As you may have noticed by now, we have extended our QtQuickSample to handle communication via TCP sockets between several instances.
It is of course not a fully functional server/client implementation as some use-cases are missing, which we detail right below. The actual information exchange is also quite simplified.

  • There is no identification for clients nor any authorization.
  • There is no way to delete features.
  • Synchronous editing of features is not handled; the last to edit a feature wins!
  • Our server stores everything in memory and its cache isn’t fully functional either. Using MemoryDataSet::save with SaveMode::SaveModeIncludeFeatures we can make some very simple backups to disk.
  • It can also be interesting to look into the MapPackage API to write to OGC GeoPackages, which is in fact a set of standards to interact with an SQLite container.
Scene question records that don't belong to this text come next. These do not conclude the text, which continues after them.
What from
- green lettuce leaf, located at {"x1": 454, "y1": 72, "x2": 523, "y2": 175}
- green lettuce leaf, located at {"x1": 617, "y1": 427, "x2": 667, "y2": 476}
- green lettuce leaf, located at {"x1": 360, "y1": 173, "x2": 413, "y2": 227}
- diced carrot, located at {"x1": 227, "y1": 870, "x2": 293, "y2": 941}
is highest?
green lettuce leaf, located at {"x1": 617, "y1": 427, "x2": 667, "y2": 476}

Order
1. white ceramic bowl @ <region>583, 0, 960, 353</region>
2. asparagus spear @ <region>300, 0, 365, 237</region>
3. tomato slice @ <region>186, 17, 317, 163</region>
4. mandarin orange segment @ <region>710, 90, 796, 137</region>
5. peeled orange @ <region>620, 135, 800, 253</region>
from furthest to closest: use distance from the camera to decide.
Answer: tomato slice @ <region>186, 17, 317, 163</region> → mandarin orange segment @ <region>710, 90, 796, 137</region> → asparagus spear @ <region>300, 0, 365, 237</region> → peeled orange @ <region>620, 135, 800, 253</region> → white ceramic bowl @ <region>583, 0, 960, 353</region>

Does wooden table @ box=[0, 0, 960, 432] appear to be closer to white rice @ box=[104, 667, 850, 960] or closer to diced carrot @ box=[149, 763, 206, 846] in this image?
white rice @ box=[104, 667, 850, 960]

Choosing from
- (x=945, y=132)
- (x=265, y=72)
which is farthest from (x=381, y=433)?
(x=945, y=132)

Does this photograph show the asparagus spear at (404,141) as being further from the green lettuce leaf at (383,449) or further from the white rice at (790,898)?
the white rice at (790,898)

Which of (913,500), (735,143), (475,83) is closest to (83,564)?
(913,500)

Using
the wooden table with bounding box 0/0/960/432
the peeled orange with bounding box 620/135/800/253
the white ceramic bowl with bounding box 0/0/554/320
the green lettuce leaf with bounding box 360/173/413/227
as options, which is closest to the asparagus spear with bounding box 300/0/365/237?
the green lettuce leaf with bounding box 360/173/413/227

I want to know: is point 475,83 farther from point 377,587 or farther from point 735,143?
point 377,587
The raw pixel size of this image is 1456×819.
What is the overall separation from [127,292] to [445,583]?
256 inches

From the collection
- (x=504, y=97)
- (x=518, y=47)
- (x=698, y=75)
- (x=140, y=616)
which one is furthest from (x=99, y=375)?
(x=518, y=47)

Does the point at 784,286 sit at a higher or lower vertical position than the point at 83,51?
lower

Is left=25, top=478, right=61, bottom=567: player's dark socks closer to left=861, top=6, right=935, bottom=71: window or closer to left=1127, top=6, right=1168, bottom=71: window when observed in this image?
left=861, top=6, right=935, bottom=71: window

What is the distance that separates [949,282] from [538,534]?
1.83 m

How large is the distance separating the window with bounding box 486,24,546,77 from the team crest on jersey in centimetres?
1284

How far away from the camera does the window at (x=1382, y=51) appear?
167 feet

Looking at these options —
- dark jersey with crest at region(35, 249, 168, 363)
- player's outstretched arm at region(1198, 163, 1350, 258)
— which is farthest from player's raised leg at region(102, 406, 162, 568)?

Although simple, this extension of the sample gives some insight about the way Carmenta Engine-based applications can communicate geospatial information in a networked environment.
In case you are interested in geospatial servers, it would make a lot of sense to check out the following:

  • Our Simple tile server sample, a very basic implementation of a tile server.
  • If you are in need of a reliable and scalable way to publish map services, do check out Carmenta Server, a Carmenta Engine-based map server implementing OGC Web interface standards for maps and analysis results distribution.
  • If you are looking for a lightweight solution for supplying the newer OGC API Tiles, please have a look at our Carmenta Tile Engine technical preview. This is a containerized and trimmed-down platform for network/internet delivery of Carmenta Engine-based map image tiles in a resource-efficient, no-nonsense type of way.

A few other interesting things about this example:

  • It shows a way to deal with dynamic data in a simple client/server environment.
  • It is a good example of how to use Carmenta Engine without any visualization.
  • It is also an example of how to export features from Engine’s data flow to other applications, which in this instance are using Carmenta Engine as well, but don’t necessarily need to.

All that remains now is to wish you good luck in developing applications using Carmenta Engine and QtQuick!